Grahame Smith, Scottish Trades Union Congress (STUC) General Secretary Grahame Smith

“The key message of the General Election was that whilst the Tories wanted to find a way to bury their Brexit squabbles, people across the UK wanted an alternative to austerity, protection for workers and more pay for dedicated public servants.
“Whilst the Theresa May has been forced to withdraw some of the most ridiculous of her manifesto proposals, she has nothing to meet the aspirations of the voters who turned against her, and towards Labour just a few weeks ago.  Nothing for those who are on zero-hours contracts or stuck in the gig-economy and nothing to lift the public sector pay cap. This is despite the admission of many Tories during the election that it is unsustainable.
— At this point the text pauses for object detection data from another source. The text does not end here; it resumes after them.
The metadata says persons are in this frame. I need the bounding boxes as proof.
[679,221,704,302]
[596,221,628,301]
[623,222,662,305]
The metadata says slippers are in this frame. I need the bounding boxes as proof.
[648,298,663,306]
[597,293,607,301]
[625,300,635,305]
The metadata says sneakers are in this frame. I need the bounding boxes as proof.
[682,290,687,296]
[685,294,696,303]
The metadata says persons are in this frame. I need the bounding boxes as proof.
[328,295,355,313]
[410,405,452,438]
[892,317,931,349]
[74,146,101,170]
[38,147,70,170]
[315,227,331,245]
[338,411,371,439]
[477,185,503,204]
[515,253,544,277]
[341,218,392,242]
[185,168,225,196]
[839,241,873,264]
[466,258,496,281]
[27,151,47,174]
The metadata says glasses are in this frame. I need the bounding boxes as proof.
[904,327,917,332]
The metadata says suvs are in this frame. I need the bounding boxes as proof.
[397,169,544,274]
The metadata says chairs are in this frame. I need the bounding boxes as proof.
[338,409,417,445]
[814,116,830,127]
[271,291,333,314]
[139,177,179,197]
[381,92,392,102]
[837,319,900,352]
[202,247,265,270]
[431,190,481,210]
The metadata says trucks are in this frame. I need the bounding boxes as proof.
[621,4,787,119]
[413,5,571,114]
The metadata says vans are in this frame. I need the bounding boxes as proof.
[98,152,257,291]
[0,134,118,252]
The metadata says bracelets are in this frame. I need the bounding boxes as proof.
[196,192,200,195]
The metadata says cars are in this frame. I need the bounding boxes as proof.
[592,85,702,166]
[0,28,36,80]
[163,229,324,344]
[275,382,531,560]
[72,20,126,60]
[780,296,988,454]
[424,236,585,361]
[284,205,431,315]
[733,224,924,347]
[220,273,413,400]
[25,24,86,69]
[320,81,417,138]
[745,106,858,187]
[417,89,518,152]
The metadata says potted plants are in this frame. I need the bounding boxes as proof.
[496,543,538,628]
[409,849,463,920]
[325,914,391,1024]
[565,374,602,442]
SNP Westminster Leader Ian Blackford 

“Theresa May is in office, but clearly not in power – she is a lame duck Prime Minister leading a lame duck government. It took Theresa May just four days to ditch her first flagship manifesto policy, and it’s taken barely four weeks for her to ditch the rest.
“There was nothing in this programme to try and turn around the faltering economy, or how to support our under-pressure public services. Years of Tory infighting have ultimately led us to this moment – they have effectively brought government to a standstill, and working people across the country are paying the price.”

Green MSP Patrick Harvie 

“What we were presented with was evidence of a government that’s out of ideas and out of time. It further demonstrates that we have a Prime Minister who is incapable of recognising the public mood and perception of both her party and her policies. The Queen’s Speech gave no recognition of the Tories’ failure to win a majority at the General Election, nor the fact that a majority in Scotland voted to remain in the European Union.”

Shadow Scottish Secretary Lesley Laird 

“This was a weak, vague and mean-spirited programme from a Tory government in meltdown.Theresa May has no political authority, and while she struggles to stitch together a deal with the DUP to stay in office, she has been forced to ditch policies from her wildly unpopular manifesto.

“But it is deeply disappointing that this government appears determined to press ahead with deep cuts to public services and a failed austerity programme that has lost public support.”

Theresa May, Prime Minister

“This is a Government with purpose. Determined to deliver the best Brexit deal. Intent on building a stronger economy and a fairer society. 

“Committed to keeping our country safe, enhancing our standing in the wider world and bringing our United Kingdom closer together. Putting ourselves at the service of millions of ordinary working people for whom we will work every day in the national interest.”